December 31. Huntington trial terminated yesterday with a verdict of guilty and a sentence to United States Prison. I expected the jury to disagree; but the moral insanity dodge was a little too steep. E.K. Collins says old Belden has lost $300,000 by Huntington. Dubito. If he has, eight per cent a minute will make up for it very fast.
The Diary of George Templeton Strong, Edited by Allan Nevins and Milton Halsey Thomas
Happy New Year, Homer and Mr. Strong.
I’m not surprised by the outcome of the Huntington case. The idea of “mental disease or defect” as a defense to a criminal charge was a very new concept in 1856. It had only been established in Britian in M’Naughten’s Case in 1843, and this was when psychiatry was in it’s pre-history.

Entries shown
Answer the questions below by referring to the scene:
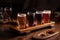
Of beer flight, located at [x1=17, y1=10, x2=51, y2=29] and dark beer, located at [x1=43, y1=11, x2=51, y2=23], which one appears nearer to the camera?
beer flight, located at [x1=17, y1=10, x2=51, y2=29]

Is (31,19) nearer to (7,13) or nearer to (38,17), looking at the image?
(38,17)

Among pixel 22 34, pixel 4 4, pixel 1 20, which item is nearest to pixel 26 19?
pixel 22 34

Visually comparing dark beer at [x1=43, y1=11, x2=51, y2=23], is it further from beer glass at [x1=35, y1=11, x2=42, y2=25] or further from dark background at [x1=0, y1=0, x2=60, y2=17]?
dark background at [x1=0, y1=0, x2=60, y2=17]

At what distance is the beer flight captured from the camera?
1.51 metres

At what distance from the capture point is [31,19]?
157cm

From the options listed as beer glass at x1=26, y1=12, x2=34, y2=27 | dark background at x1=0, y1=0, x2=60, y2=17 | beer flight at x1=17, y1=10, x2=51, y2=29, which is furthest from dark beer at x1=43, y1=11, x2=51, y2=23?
dark background at x1=0, y1=0, x2=60, y2=17

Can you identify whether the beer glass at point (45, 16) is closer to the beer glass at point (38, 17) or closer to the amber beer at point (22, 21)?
the beer glass at point (38, 17)

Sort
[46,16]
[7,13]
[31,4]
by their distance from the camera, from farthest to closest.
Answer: [31,4] < [7,13] < [46,16]

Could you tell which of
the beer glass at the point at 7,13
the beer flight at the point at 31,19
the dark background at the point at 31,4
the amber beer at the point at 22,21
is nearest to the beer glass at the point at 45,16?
the beer flight at the point at 31,19

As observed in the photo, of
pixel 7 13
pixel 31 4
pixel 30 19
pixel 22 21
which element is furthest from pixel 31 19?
pixel 31 4

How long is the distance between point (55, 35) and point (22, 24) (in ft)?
1.14

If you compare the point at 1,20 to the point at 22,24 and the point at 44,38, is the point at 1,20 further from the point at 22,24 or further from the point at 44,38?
the point at 44,38

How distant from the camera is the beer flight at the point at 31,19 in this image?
4.94 ft

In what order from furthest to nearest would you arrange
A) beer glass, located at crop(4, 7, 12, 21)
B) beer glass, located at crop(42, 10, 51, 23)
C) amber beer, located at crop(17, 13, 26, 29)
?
beer glass, located at crop(4, 7, 12, 21) → beer glass, located at crop(42, 10, 51, 23) → amber beer, located at crop(17, 13, 26, 29)
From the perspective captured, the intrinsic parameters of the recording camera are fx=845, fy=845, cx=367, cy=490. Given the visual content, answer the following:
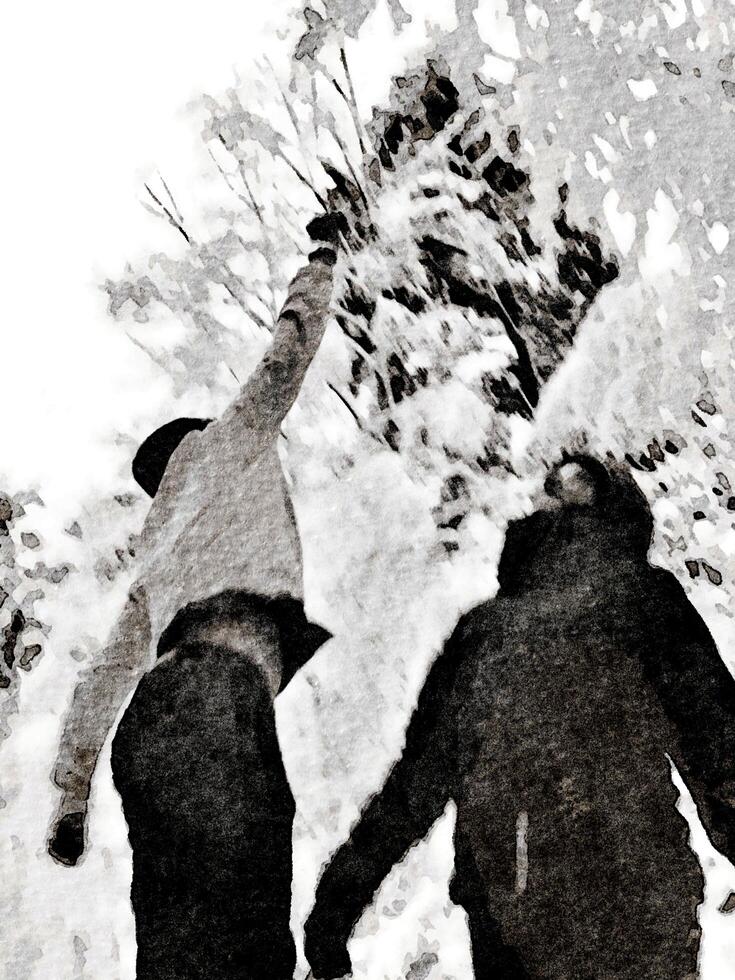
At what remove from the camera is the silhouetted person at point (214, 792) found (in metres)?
1.05

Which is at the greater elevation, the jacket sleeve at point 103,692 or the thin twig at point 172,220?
the thin twig at point 172,220

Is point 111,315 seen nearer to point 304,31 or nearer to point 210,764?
point 304,31

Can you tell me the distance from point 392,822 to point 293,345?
0.61 m

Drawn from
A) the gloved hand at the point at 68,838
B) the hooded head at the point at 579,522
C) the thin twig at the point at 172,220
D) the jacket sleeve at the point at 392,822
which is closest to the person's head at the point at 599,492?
the hooded head at the point at 579,522

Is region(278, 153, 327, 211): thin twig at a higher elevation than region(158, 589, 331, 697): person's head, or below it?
higher

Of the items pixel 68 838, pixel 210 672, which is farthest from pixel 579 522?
pixel 68 838

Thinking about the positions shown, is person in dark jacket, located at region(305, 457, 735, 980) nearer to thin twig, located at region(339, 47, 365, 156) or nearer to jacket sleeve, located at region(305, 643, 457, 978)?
jacket sleeve, located at region(305, 643, 457, 978)

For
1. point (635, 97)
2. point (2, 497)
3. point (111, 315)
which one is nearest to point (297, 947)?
point (2, 497)

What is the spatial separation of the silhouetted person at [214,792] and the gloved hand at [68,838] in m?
0.06

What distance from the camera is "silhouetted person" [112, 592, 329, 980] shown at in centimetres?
105

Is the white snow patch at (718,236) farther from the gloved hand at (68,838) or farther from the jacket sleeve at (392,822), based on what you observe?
the gloved hand at (68,838)

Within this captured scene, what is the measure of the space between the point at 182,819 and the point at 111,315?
2.11 feet

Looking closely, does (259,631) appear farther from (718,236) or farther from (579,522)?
(718,236)

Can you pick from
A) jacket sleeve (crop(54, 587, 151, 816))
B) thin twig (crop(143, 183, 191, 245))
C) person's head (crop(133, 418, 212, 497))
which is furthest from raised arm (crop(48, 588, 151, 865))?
thin twig (crop(143, 183, 191, 245))
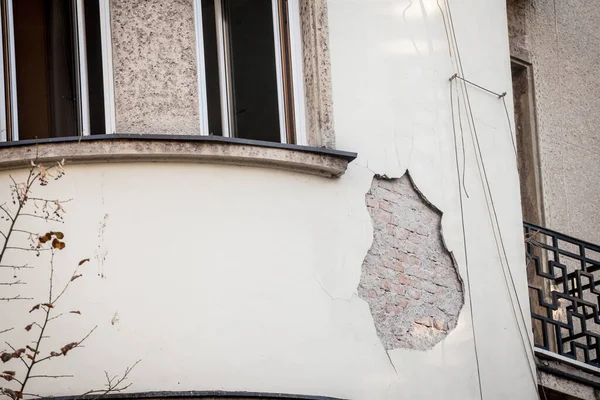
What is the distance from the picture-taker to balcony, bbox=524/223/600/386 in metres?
11.5

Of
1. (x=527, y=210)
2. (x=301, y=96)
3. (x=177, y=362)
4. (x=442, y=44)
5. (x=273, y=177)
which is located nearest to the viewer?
(x=177, y=362)

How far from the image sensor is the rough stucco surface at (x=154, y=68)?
30.9 ft

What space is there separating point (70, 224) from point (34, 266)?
1.13 feet

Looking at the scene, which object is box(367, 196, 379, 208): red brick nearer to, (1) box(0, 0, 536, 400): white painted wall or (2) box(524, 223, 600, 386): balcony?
(1) box(0, 0, 536, 400): white painted wall

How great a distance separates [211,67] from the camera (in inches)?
388

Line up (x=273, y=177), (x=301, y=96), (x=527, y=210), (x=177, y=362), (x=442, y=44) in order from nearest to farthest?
(x=177, y=362) → (x=273, y=177) → (x=301, y=96) → (x=442, y=44) → (x=527, y=210)

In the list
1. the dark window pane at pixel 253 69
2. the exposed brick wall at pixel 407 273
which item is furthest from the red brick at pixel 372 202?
the dark window pane at pixel 253 69

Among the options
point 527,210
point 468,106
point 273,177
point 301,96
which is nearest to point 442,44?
point 468,106

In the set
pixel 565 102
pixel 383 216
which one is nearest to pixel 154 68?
pixel 383 216

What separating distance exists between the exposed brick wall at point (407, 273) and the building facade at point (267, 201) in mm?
16

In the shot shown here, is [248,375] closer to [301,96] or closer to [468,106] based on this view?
[301,96]

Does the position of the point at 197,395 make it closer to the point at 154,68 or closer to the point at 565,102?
the point at 154,68

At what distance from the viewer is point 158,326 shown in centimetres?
886

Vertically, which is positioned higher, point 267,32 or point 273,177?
point 267,32
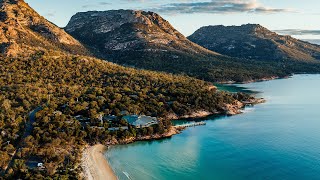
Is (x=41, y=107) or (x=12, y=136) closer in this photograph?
(x=12, y=136)

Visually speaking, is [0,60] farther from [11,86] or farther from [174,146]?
[174,146]

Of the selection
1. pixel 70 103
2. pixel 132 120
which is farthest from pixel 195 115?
pixel 70 103

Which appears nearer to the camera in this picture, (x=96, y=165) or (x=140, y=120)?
(x=96, y=165)

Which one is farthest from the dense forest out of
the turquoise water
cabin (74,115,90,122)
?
the turquoise water

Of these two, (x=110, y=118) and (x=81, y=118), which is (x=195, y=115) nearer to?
(x=110, y=118)

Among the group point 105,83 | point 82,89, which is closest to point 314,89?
point 105,83
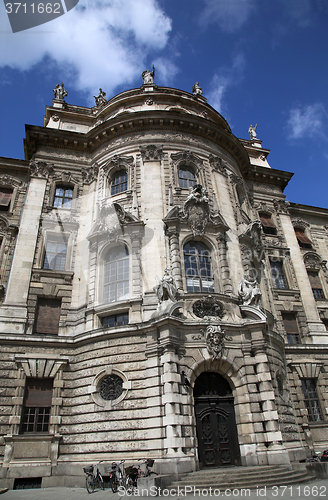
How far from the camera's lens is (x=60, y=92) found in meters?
30.0

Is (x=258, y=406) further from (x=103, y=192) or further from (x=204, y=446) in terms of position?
(x=103, y=192)

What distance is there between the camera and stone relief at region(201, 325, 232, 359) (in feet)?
53.7

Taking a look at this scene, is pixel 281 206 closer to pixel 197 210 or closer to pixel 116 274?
pixel 197 210

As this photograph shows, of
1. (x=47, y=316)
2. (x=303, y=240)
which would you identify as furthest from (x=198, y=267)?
(x=303, y=240)

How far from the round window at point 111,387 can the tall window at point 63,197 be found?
1231 centimetres

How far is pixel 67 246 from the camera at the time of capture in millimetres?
22328

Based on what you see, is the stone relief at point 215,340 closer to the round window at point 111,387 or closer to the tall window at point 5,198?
the round window at point 111,387

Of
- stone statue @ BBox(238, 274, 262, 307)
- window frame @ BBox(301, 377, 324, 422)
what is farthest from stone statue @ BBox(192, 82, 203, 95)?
window frame @ BBox(301, 377, 324, 422)

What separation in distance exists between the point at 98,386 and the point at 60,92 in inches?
959

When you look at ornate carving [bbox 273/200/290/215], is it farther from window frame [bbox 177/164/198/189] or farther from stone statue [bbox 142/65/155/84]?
stone statue [bbox 142/65/155/84]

To do
a) Translate this sentence from the Huntington trial passage into French: "I expected the jury to disagree; but the moral insanity dodge was a little too steep."
b) According to the Huntington trial passage, in which case was the defense of mental disease or defect established in Britain?
c) Carry on the Huntington trial passage from where it stops.

Solved problems
a) Je m'attendais à ce que le jury ne parvienne pas à s'accorder ; mais l'échappatoire de la folie morale était un peu trop forte.

b) It was established in M’Naughten’s Case, in 1843.

c)
The basic rule in M’Naughten’s case was that a person is “not responsible” (as opposed to “not guilty”) if, as a result of mental disease or defect, they could not appreciate the wrongfulness of their conduct or could not control their conduct to conform to the law (”Irresistible Impulse”). Most American jurisdictions recognize the “right/wrong” insanity defense. In fact, it can even be raised as a defense by Guantanamo terror detainees under the Military Commissions Act. No jurisdiction now recognizes the “Irresistible Impulse” defense.
The defense was controversial when it was adopted and remains so to this day. Juries do not like it, and most people believe, with some good reason, that it is the last legal refuge of the blatantly guilty. In my time as an attorney, I have tried three murder cases where insanity was raised, two as prosecutor, one as defense attorney. In one case, the jury found the defendant guilty and didn’t even make a finding of mentally ill, in another case the defendant had a well documented 24 year history of chronic paranoid schizophrenia and was found not responsible by reason of insanity. In the final case, the two shrinks said the guy was insane, but under the facts and during jury selection it was clear the jury was never going to buy it. So instead of a week long trial that would really have been a “slow guilty plea” to life without parole we did a fast guilty plea to 55 years.
Oh, yeah...Happy New Year and all that stuff.